What started out as a project around ~May-June is slowly getting to a place where the changes left to make are well scoped.

When we started, almost nothing in torch distributed compiled at all. Whole patterns used by distributed (tensor hooks, backward hooks, process groups, collectives, etc) were not well supported in torch.compile.

The process has been a little bulldozer-y, we didn’t do a particularly great job of scoping everything we would need to cover to get distributed working e2e with torch.compile, but we had a few major points in mind:

  1. Compiling FSDP was critical to this endeavor, we cannot declare success without this

  2. Compile would have to be e2e - that is, just the dense model /tensor compute portions of FSDP wrapped models would not be enough, we would need to make sure collectives make it into our compiled graph also

  3. The work, as usual, can be split into two halves - (i) soundly capturing a graph through both dynamo and aot_autograd and (ii) soundly lowering it through inductor

  4. torch.compile w/ FSDP is full-graph only, we do not plan to support graph breaks with FSDP at this time

  5. per-parameter FSDP is being worked on in parallel, and has many overlapping requirements. The per-perameter FSDP specific are tracked in Tracing per-param sharding FSDP · Issue #114286 · pytorch/pytorch · GitHub

At this point, we not only have a PR stack tracking the remaining changes ([Do not review] Top of FSDP stack - to be broken up by voznesenskym · Pull Request #115410 · pytorch/pytorch · GitHub (will be broken up into many smaller PRs) we have also achieved a ton of intermediary steps on the way there. These intermediary steps are useful and valuable on their own, and have significantly increased our coverage of what torch.compile can handle.

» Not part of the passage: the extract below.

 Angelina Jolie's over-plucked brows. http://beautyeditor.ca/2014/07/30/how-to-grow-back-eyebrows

In no particular order, on our way through supporting FSDP, aside from a lot of bug fixes - we’ve taught torch.compile how to handle:

  • Functional collectives
  • Process groups
  • DTensor
  • Forward hooks on both input and intermediary tensors and modules
  • Backward hooks on both input and intermediary tensors
  • Compiled autograd (turning the autograd graph into an fx.Graph, and then passing that on to PT2)
  • Post accumulate grad hooks
  • Metadata mutating ops, esp w/r/t correctly resetting fake tensors for aot_autograd
  • Attribute mutations on tensors, other objects
  • Support for streams (graph capture only)
  • Support for functools.partial
  • Grad setting, updating

Graph Capture Progress

So, where are we now? We are not yet done, but the list of gaps to close for supporting FSDP looks relatively manageable and sane. All the hacks are gone, and almost all the changes (aside from a few small op-ification steps in FSDP itself) are within dynamo.

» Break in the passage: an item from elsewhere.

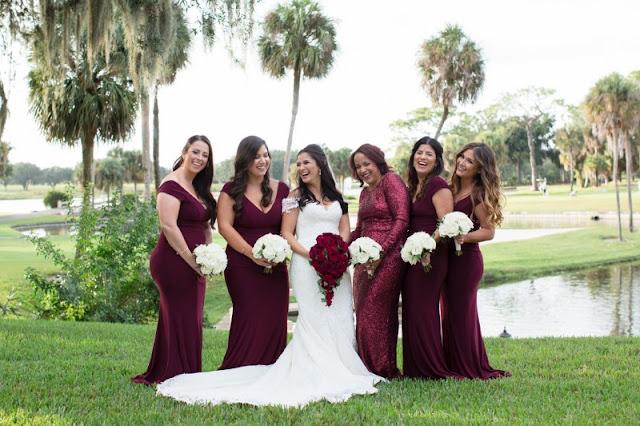 bride with bridesmaids in dark red burgundy color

In no particular order, we need to land, but already done in the PR above:

  • Quite a bit of bug fixes
  • Better support for submodule, param, and buffer iteration for FSDP wrapped modules
  • FSDP - opificationfor certain storage comparison operations

Graph Lowering Progress

We’ve yet to start this for this workstream.

Next Steps

  1. Work on breaking apart the PR listed above into sane, rational, small pieces to get reviewed
  2. Land a battery of compile + FSDP tests to hold the line on our graph capture work
  3. Expand the scope of compile + FSDP to more complex models beyond the current set of toy models used during development
  4. Graph lowering the captured graph through inductor

Thanks to all the contributors to this effort so far - @ezyang, @bdhirsh, @jansel, @awgu, @Chillee, @albanD

11 Likes

It’s great to see a summarization blog like this!

In additon, are there any similar blogs for torch.compile support on DataParallel and DistributedDataParallel?

Hi, assuming we have already sharded our model with FSDP, does running model = torch.compile(model) actually do anything beneficial at this point?